One of the more remarkable things I have ever read about PSPRS is this piece by PSPRS Chief Investment Officer (CIO) Ryan Parham, "
The truth about PSPRS investment performance," that appeared in the December 18, 2014
Arizona Capitol Times.
Whenever an interested party proclaims to tell you the "truth" about a
matter in which they are involved, you should be suspicious. However, I read this with an open mind since I do not reflexively believe that the PSPRS administration and staff are responsible for PSPRS' financial woes, and after reading it through, I can not really dispute Mr. Parham's points about the relative quality of PSPRS' recent investment performance, the punishing effect that permanent benefit increases (PBI), more commonly referred to as COLA's, have on PSPRS' funded ratio, and the need to change the current COLA formulaton.
However, the most amazing thing that Mr. Parham writes is this:
. . . it is important to remember our innovative, low-risk, moderate return
strategy is by conscious design, due to a pension benefit that PSPRS
alone must pay to pensioners. This benefit, called the Permanent Benefit
Increase, or “PBI,” siphons and distributes half of all returns in
excess of 9 percent to eligible retirees. Not only are these increased
payment levels made permanent, the investment gains only serve to
increase – not decrease – unfunded future liabilities.
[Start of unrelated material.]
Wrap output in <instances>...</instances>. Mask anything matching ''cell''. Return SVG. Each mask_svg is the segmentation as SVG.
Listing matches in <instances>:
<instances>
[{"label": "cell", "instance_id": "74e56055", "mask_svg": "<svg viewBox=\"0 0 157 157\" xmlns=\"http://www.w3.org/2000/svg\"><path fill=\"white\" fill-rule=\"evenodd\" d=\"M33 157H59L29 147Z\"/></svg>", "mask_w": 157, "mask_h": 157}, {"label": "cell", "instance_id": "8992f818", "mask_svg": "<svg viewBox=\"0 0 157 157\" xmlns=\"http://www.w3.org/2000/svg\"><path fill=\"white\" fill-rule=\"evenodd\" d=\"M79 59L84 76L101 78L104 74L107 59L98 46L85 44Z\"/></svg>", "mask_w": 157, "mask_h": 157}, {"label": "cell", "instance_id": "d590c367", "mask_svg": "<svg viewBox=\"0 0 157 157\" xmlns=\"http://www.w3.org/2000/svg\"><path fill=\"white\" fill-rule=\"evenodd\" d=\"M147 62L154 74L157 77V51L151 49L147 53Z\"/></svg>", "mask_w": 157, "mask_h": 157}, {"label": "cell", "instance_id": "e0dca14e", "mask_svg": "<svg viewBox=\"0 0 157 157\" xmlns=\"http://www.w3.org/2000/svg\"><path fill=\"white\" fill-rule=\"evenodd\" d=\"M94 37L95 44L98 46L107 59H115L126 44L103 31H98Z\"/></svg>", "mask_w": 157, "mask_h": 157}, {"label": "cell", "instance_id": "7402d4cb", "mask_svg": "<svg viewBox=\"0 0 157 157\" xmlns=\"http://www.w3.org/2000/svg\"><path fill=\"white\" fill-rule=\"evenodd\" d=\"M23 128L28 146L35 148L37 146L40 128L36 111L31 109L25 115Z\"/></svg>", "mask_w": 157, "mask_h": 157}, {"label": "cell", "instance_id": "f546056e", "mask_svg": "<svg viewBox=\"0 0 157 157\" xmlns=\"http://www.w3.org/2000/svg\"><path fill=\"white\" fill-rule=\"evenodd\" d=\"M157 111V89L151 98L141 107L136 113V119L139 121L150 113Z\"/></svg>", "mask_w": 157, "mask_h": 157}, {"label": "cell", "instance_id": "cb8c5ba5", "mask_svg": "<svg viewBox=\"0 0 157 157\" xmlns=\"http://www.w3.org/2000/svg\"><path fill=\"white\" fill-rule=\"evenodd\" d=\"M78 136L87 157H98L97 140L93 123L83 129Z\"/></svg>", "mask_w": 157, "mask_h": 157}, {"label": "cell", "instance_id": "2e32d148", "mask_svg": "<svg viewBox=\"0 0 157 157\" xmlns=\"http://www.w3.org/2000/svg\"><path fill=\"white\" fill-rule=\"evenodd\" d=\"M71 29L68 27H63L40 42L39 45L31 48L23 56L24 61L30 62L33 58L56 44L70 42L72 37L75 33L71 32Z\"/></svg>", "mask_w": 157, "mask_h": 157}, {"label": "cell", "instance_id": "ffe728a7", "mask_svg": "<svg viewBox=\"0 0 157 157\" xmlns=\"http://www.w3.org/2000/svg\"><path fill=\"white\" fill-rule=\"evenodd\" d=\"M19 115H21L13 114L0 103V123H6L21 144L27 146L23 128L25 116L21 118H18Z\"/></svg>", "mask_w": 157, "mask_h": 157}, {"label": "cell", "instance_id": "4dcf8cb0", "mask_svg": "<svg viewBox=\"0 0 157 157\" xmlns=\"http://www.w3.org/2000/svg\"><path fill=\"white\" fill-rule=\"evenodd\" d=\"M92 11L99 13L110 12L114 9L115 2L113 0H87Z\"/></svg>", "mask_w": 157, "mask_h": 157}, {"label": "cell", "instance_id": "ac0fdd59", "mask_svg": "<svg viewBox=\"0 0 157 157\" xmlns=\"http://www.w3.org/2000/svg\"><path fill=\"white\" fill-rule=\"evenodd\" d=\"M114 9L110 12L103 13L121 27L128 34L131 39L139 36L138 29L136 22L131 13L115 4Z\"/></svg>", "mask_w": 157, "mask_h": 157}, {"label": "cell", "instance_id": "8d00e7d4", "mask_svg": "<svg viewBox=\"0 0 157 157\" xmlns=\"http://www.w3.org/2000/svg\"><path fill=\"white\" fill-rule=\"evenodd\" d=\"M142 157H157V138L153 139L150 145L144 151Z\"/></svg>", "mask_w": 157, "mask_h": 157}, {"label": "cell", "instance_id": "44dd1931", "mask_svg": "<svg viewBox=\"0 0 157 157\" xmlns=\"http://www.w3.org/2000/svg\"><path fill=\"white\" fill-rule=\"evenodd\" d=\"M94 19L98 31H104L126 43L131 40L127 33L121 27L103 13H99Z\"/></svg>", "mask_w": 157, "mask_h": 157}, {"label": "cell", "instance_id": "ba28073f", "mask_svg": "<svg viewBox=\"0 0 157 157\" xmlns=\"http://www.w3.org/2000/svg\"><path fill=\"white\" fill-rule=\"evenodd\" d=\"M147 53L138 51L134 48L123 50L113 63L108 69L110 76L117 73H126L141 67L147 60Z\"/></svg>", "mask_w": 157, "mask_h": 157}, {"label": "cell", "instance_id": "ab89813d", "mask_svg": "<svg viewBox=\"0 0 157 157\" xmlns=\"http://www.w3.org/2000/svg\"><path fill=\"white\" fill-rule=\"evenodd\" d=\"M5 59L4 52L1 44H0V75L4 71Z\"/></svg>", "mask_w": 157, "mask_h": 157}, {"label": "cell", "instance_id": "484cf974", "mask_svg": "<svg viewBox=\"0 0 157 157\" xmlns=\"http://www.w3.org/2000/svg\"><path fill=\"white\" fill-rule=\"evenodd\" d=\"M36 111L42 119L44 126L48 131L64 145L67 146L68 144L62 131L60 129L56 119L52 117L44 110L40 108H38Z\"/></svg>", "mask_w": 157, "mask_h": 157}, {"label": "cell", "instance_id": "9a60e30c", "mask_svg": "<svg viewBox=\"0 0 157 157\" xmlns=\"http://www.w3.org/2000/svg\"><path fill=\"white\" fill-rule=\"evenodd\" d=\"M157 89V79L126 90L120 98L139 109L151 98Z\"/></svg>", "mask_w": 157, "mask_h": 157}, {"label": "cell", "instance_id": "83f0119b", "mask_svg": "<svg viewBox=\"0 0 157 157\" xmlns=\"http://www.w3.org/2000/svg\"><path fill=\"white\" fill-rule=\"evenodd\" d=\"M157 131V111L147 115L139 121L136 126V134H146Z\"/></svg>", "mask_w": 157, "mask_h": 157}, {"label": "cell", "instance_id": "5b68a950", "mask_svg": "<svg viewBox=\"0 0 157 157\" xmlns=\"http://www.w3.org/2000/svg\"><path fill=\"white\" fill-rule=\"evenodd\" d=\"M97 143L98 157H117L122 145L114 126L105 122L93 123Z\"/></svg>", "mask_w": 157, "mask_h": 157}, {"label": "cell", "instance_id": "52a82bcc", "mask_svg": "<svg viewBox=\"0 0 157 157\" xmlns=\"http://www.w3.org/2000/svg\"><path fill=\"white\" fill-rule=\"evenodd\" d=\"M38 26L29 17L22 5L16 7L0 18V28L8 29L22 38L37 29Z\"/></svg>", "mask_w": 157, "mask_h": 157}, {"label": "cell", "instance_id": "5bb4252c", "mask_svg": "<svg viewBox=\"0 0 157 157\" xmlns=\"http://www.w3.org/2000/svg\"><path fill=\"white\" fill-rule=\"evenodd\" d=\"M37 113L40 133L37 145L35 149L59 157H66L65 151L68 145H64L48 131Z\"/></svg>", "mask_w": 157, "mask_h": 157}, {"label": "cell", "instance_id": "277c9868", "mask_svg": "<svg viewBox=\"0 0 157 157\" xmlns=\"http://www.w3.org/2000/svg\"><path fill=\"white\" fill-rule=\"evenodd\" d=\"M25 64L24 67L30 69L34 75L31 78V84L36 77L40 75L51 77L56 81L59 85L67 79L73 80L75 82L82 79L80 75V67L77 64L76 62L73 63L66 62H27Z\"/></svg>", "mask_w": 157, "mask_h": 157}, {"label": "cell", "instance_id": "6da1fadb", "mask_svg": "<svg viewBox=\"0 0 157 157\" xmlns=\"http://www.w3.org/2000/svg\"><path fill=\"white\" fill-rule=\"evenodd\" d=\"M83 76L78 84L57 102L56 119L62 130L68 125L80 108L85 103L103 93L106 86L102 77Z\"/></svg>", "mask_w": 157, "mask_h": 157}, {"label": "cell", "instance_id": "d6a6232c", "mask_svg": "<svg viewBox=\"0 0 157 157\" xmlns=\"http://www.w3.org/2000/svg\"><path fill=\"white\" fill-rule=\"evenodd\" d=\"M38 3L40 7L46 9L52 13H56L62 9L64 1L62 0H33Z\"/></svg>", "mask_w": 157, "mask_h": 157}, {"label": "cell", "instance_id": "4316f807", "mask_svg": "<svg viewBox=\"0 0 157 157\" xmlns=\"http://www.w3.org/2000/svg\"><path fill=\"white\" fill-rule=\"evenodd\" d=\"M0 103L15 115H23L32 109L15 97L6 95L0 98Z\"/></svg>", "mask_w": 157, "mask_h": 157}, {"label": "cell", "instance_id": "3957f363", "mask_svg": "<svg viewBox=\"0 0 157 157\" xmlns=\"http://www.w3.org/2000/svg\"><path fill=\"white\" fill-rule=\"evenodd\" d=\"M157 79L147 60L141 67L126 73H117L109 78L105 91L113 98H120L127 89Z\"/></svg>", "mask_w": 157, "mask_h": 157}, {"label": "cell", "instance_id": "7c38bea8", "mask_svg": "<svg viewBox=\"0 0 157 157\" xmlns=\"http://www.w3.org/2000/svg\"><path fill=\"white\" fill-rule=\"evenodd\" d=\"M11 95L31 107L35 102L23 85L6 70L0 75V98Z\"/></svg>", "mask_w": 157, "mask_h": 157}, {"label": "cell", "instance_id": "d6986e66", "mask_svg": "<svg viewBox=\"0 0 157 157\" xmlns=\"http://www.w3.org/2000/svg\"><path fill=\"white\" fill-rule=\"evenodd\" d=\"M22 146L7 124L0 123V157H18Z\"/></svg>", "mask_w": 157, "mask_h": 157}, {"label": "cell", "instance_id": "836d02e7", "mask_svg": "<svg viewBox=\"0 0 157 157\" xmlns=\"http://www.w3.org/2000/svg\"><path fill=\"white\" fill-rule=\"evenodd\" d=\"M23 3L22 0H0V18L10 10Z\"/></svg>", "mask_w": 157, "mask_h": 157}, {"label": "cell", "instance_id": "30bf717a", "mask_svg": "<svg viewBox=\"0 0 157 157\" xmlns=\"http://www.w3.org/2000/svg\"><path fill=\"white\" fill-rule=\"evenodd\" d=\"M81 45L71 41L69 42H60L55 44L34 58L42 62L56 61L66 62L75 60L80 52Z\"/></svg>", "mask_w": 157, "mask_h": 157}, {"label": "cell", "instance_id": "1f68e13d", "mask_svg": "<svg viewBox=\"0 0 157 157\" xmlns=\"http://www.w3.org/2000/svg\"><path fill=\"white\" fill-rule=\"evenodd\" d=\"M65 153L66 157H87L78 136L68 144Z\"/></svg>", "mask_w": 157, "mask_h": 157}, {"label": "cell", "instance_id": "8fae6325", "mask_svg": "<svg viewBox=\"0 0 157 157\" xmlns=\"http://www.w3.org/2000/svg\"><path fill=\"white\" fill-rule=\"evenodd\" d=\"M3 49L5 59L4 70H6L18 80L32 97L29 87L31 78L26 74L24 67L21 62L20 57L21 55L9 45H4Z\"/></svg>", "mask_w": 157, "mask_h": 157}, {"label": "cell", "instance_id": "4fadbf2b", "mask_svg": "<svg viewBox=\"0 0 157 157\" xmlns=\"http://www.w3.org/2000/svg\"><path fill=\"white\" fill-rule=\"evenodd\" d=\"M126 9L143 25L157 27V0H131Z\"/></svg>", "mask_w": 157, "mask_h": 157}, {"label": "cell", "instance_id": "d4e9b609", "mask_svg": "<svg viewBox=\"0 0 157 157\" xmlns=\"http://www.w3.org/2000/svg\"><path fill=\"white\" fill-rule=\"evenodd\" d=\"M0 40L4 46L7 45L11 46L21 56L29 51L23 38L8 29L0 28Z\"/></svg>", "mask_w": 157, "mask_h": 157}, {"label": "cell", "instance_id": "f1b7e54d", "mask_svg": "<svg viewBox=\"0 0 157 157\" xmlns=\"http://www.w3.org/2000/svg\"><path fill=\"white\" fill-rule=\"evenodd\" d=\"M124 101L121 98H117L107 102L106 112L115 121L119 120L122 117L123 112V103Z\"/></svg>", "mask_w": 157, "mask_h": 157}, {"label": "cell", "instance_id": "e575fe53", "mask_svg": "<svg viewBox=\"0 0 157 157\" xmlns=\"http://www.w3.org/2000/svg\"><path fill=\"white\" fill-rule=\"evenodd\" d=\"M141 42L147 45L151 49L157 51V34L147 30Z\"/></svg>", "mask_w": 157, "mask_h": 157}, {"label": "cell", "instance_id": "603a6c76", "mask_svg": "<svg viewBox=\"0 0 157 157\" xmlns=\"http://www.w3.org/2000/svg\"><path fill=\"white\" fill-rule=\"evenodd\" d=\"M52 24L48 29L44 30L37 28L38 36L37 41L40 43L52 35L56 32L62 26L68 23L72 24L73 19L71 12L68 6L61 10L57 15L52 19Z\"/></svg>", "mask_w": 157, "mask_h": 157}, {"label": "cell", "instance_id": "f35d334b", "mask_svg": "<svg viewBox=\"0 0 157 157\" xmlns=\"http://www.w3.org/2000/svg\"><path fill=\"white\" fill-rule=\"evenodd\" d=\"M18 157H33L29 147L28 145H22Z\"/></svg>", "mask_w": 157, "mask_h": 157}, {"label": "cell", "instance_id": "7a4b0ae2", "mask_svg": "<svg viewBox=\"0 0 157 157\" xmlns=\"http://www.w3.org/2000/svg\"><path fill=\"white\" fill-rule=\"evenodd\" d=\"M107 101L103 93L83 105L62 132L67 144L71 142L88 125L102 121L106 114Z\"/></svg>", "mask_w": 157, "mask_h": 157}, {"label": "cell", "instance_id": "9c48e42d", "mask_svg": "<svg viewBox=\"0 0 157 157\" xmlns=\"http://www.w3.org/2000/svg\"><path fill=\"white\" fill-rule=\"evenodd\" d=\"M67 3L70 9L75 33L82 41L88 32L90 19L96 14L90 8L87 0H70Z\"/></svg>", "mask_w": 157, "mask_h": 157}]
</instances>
This rang true in fiscal years 2013 and 2014, in which PSPRS net performances were a
positive 11 percent and 13.3 percent, respectively, while the system’s
funded ratio dropped on both occasions. The cruel irony of this is that
unless the PBI is modified to allow the PSPRS to retain and reinvest all
of its gains, it is unlikely that we will ever be able to significantly
impact the decline in our funding ratio.
PSPRS wants its retirees to enjoy increases, but we are incentivized
to seek lower returns in the range of 9 percent to maximize earnings
that can be applied to cover – and hopefully reduce – unfunded
liabilities. (italics mine)
This passage is astonishing, and I had to read this a couple of times to ensure that I understood what Mr. Parham was saying. Incredibly, he is saying that PSPRS' investment strategy is not designed just to balance investment risk and reward, but is also consciously designed to target as closely as possible the 9% threshold that triggers the excess earnings transfer into the Reserve for Future Benefit Increases ("the Reserve"). This is a stunning admission that PSPRS is deliberately low-balling its potential investment returns in order to limit contributions to the Reserve from which COLA's are paid. I would like reiterate that this information is coming directly from the chief investment officer, a man who probably knows more about PSPRS than anyone else working there, in a piece that is giving us "the
truth about PSPRS investment performance."
If you are a retiree, this likely outrages you. The CIO just confessed that PSPRS is purposefully trying to minimize its ability to pay COLA's. But for everyone, this situation is just perplexing. Mr. Parham is saying that with the current COLA formulation, earning over 9% actually has a negative effect on PSPRS' finances. How can that be? 50% of anything over 9% would seem to be better than nothing, but he does not give any numbers to explain this. If I were to speculate, I would guess that this would be due to the compounding effect over time of increased benefits, but I would need to see a more detailed explanation by Mr. Parham to better understand this situation. Regardless, with a current expected rate of return (ERR) of 7.85%, this gives
PSPRS a pretty small window of 1.15% to work with to help increase its funding level.
We should note that Mr. Parham's piece appeared in the
Arizona Capitol Times, a newspaper which describes itself as "your inside track to Arizona politics." By publishing his piece in a newspaper geared toward Arizona's governmental/political class and not a more mainstream paper like the
Arizona Republic, it appears that Mr. Parham is appealing to the state's movers and shakers with a bit of inside information about the
real reason why PSPRS' returns are so low. I guess the rest of us just could not contemplate the subtleties of such a complex strategy, so Mr. Parham did not even bother to place a link to this piece on the PSPRS website like they usually do with other pieces written by PSPRS staff and trustees.
In the end, I have no choice but to give Mr. Parham the benefit of the doubt that his information is correct and that investment gains over 9%, paradoxically, are harmful to PSPRS' financial condition. Furthermore, if it helps to change the COLA formulation in a beneficial manner (i.e.
NOT like the
Professional Fire Fighters of Arizona (PFFA) plan of intergenerational theft), this will have been a good thing. However, Mr. Parham has also implied that PSPRS could produce higher returns than it currently does. His words should end up on the wall of every PSPRS trustee and state legislator, as well as the governor and state treasurer. It should not be lost down a memory hole if PSPRS does not produce stellar returns when the COLA formula is finally changed. Just imagine what PSPRS would look like if its investment staff actually tried to earn as much money as possible. That's the standard Mr. Parham has set for the investment staff, so I hope they are ready to perform.